Mais quel sera « le pays que je te ferai voir » ? Réponse naturelle et spontanée : Canaan. Mais ce n’est pas si évident : Abram ne s’y arrêtera pas, il continuera son voyage jusqu’en Égypte avant d’y revenir… C’est sans doute que le pays importe peu, dans toute cette promesse – ce avec quoi un Juif ne serait pas d’accord, bien sûr ! Plus importants dans la suite de la parole de l’Éternel : la bénédiction, le mot s’y trouve 5 fois ; et la grandeur : « Je ferai de toi une grande nation et je te bénirai ; je ferai grandir ton nom » : la nation et le nom. Cette grandeur et cette renommée ne sont pas liées au pays, ce que la plupart des Juifs durant 2 500 ans avaient bien compris, avant que le sionisme et la Shoah ne recréent un État juif en Canaan… Cette grandeur et cette renommée sont celles du peuple de Dieu, et aujourd’hui c’est l’Église, dont les membres appelés sont « tant Juifs que Grecs », comme écrivait Paul, et nous en sommes ! Que cette grandeur soit aujourd’hui contestée dans nos pays n’y enlève rien, non plus que les essais pour éradiquer cette « grande nation » en d’autres lieux. La promesse de Dieu demeure, et sa bénédiction.

========

## Consignes
(1) Relevez tous les passages placés entre guillemets dans le texte sur la promesse faite à Abram.
(2) Prolongez le texte sur la promesse faite à Abram par quelques phrases qui suivent sa dernière phrase.
Les entrées n'ont aucun lien avec le texte sur la promesse faite à Abram.

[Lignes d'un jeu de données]
========

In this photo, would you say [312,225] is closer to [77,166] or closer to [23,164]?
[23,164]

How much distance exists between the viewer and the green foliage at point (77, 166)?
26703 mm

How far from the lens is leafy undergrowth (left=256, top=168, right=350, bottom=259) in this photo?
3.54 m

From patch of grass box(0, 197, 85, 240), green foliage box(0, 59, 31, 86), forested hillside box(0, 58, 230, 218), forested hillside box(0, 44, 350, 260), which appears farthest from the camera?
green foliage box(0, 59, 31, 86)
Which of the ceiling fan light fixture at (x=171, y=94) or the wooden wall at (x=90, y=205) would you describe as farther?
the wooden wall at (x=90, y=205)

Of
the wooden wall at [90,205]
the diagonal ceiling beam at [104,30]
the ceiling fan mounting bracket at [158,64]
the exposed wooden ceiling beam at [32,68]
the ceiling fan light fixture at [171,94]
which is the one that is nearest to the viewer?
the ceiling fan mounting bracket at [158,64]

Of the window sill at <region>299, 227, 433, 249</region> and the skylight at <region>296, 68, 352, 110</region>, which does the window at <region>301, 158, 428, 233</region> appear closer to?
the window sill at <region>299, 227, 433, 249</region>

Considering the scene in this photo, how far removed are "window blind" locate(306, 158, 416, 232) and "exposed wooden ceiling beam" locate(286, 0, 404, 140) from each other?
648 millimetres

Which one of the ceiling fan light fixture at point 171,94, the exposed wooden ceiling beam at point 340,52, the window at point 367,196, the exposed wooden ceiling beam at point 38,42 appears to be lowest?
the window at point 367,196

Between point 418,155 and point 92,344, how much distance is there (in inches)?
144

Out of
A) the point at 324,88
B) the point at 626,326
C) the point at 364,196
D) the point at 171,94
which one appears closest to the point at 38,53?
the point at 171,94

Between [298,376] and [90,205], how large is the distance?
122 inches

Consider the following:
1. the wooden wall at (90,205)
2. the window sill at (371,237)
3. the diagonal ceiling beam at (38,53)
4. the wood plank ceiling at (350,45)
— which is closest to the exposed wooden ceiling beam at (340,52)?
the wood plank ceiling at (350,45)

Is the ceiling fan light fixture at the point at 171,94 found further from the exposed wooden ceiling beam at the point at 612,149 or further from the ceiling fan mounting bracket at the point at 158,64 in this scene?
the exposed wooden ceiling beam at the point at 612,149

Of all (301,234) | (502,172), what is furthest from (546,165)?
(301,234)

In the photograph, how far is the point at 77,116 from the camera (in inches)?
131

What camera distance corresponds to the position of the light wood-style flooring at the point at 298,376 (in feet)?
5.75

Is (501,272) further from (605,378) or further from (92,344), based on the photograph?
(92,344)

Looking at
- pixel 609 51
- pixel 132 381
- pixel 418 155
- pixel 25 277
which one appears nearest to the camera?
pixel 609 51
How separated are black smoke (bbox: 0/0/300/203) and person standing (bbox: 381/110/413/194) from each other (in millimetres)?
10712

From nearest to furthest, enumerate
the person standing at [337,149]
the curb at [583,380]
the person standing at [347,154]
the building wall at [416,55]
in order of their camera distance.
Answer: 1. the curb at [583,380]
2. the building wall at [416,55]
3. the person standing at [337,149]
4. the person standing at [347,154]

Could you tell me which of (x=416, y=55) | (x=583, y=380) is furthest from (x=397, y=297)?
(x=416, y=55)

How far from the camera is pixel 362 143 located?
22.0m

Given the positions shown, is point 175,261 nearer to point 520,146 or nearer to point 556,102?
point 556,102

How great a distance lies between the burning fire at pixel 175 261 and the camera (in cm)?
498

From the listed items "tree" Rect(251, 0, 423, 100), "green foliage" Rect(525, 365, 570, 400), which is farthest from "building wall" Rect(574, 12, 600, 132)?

========

## Réponses par consigne
(1)
« le pays que je te ferai voir »
« Je ferai de toi une grande nation et je te bénirai ; je ferai grandir ton nom »
« tant Juifs que Grecs »
« grande nation »

(2)
Or, c’est la bénédiction le plus important, bien sûr. Notre grandeur, notre renommée, ne seraient et ne sont rien sans cette bénédiction, elles ne sont nullement un acquis, mais un don sans cesse renouvelé. Entre l’appel de Dieu à Abram pour qu’il aille où Dieu le mènera, et la promesse de grandeur, c’est la bénédiction qui fait le lien. Et cette bénédiction est double. Elle repose sur Abram, et à travers lui sur Israël, sur l’Église de Jésus-Christ. Mais aussi elle est destinée à « toutes les familles de la terre », à toute l’humanité, et ce de deux manières. La première, c’est que cette bénédiction ira sur tous ceux qui « béniront » ce peuple, ainsi que Jésus lui-même l’expose à la fin de l’évangile de Matthieu : « En vérité, je vous le dis, dans la mesure où vous avez fait cela à l’un de ces plus petits de mes frères, c’est à moi que vous l’avez fait. » (Matth. 25 / 40) La seconde manière, c’est la promesse elle-même de bénédiction universelle. « L’Évangile est une puissance de Dieu pour le salut de quiconque croit, du Juif premièrement, puis du Grec. En effet la justice de Dieu s’y révèle par la foi et pour la foi, selon qu’il est écrit : Le juste vivra par la foi» (Rom. 1 / 16-17) « Car il n’y a pas de distinction : tous ont péché et sont privés de la gloire de Dieu ; et ils sont gratuitement justifiés par sa grâce, par le moyen de la rédemption qui est en Jésus-Christ. » (Rom. 3 / 23-24)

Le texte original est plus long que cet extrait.